You could say all Steve Sweetman had to do, was follow the tracks along the beach. Hundred and thirty million-year-old tracks, that is.

Dinosaur footprints are common here, reports CBS correspondent Richard Roth, lining the shore on what's been called the Isle of Wight's Jurassic coast. And yes, among the fossils he's found here are remains of what you've seen in movies like Steven Spielberg's Jurassic Park.

"They were called in the film 'Velociraptor,' but they were actually a bigger representation of that animal. But the raptor I found here on the Isle of Wight was actually bigger than the one in the kitchen scene in Jurassic Park," said Sweetman.

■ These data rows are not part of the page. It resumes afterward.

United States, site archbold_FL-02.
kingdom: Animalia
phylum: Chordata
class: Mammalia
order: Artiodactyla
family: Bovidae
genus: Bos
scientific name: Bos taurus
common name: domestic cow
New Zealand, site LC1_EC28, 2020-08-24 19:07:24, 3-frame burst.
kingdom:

But "bigger" isn't Sweetman's contribution to science. In fact, most of his discoveries are microscopic. "Most people don't associate paleontology with the work that I do," he said.

Sweetman washes, dries and sifts through bowls of sand. Many of his discoveries are visible only under a microscope. Miniature teeth and tiny bone fragments help him picture a new prehistoric world.

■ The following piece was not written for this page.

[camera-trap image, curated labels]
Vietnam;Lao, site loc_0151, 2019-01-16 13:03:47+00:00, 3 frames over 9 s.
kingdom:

The cliffs along the "Jurassic Coast" are where he recently found remains of eight dinosaurs no one even knew existed. Sweetman also discovered lizards, salamanders and at least six tiny mammals. In total, he discovered 48 new species.

"Well, when I started I didn't really expect to find very much. But as work went on - it was only a period of four years whilst I was actually sieving and picking the fossils - to have found so many, was, it was a 'yes!' moment, it was one of those things I can't describe."

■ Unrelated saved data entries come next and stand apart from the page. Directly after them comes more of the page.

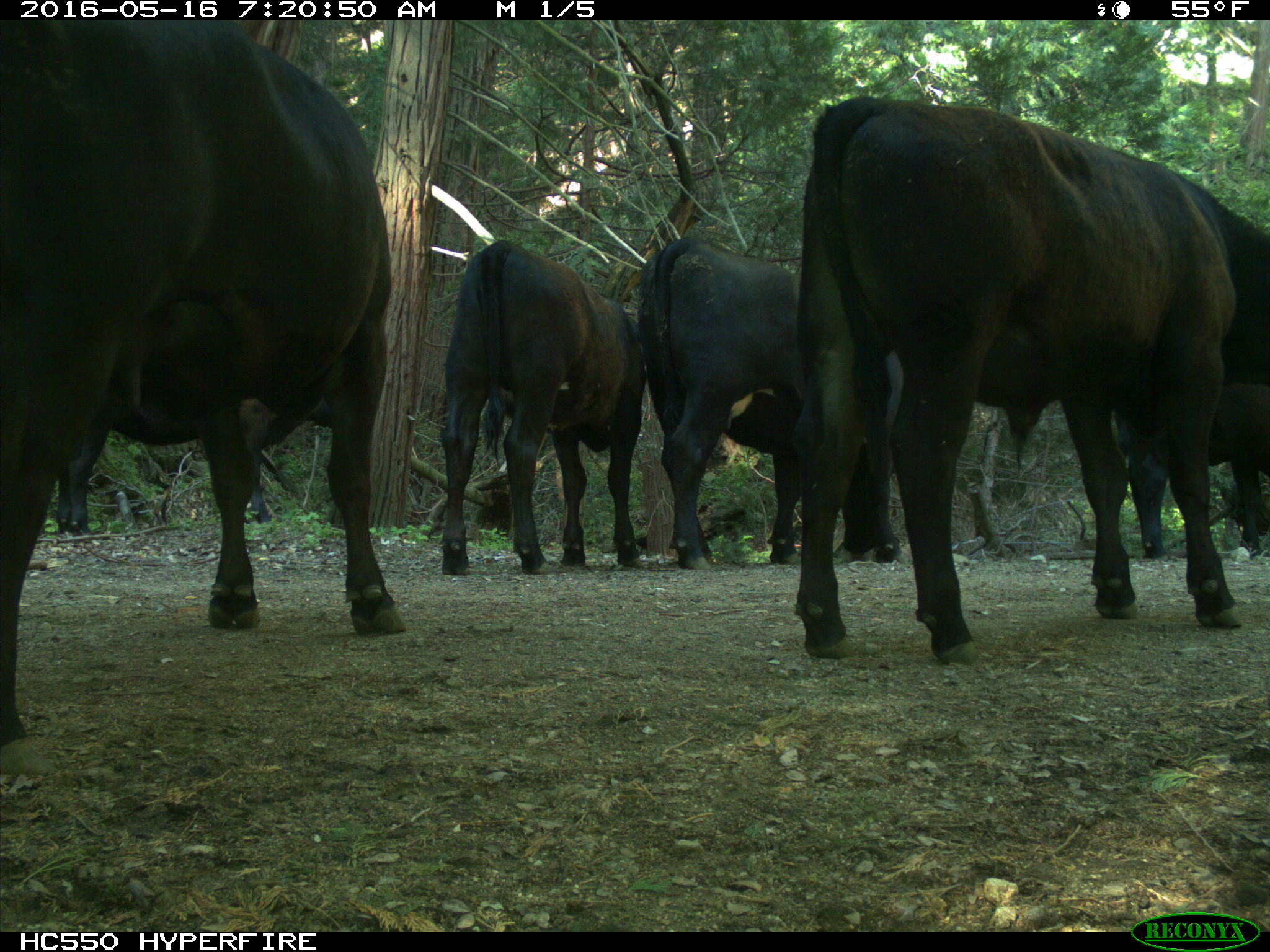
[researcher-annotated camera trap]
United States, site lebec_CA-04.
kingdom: Animalia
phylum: Chordata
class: Mammalia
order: Artiodactyla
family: Bovidae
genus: Bos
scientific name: Bos taurus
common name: domestic cow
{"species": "Bos taurus (domestic cow)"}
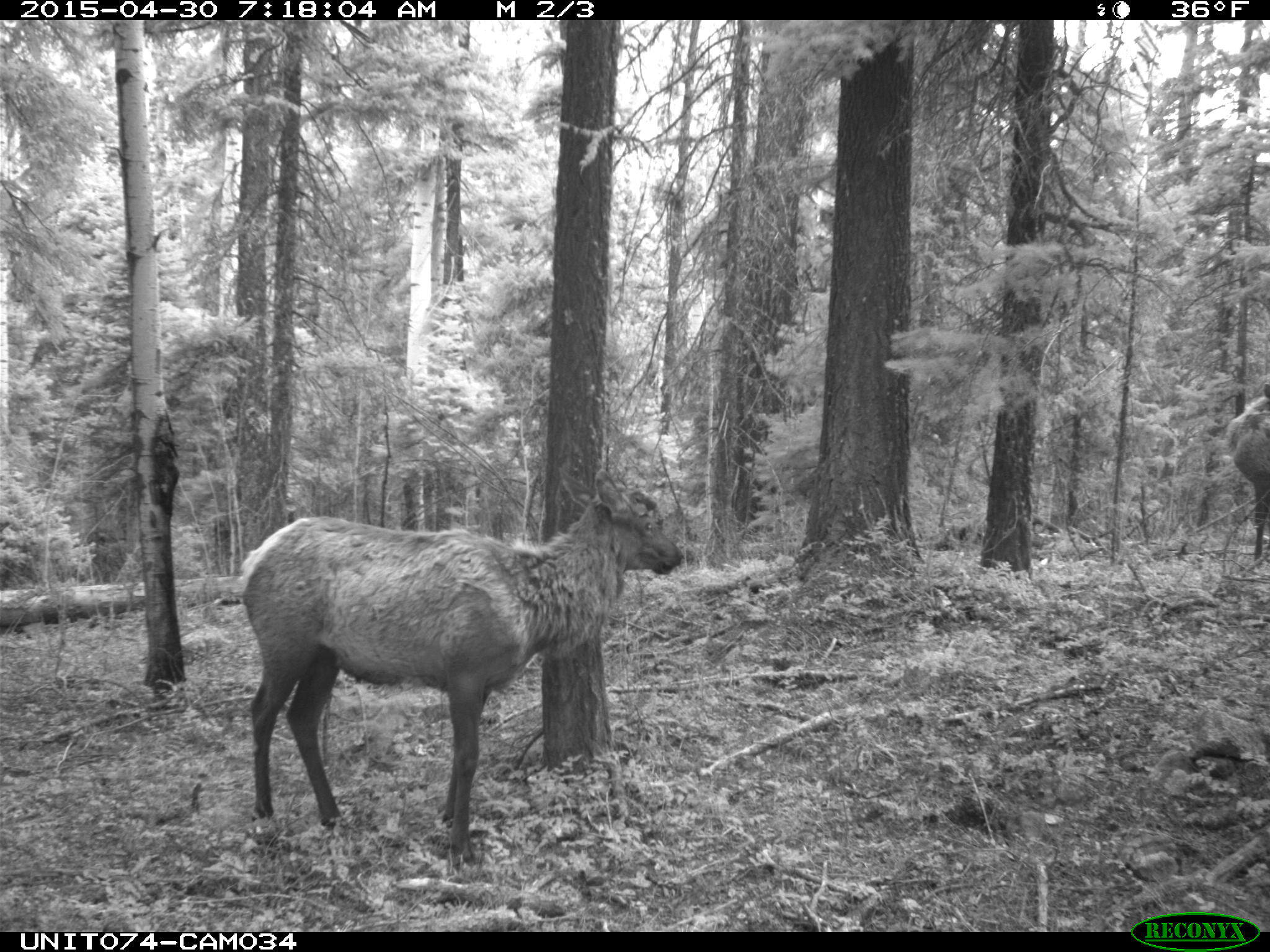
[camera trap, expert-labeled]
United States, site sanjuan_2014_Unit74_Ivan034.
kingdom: Animalia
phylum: Chordata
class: Mammalia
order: Artiodactyla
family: Cervidae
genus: Cervus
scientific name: Cervus elaphus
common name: red deer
Cervus elaphus (red deer).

Actually, it's one of those things that's hard to believe. Over four years he's carried about three and a half tons of mud back to his farmhouse.

"I think that anything to do with the world in which the dinosaurs lived is just fascinating. Because they were such enigmatic and intriguing creatures, there is nothing alive quite like them today. So that sparks an interest, and then to put them into the world in which they actually lived, in which they ate the plants and ate each other is just fascinating."

A local museum gets the really big stuff he finds, and by big, we're talking Velociraptor teeth. It seems that in Paleontology, size doesn't always matter.

"Well, every sample that I take, I tend to find something that is new. So you can't put a figure on the number of things that might be discovered in the course of time," said Sweetman. "But there will certainly be new discoveries."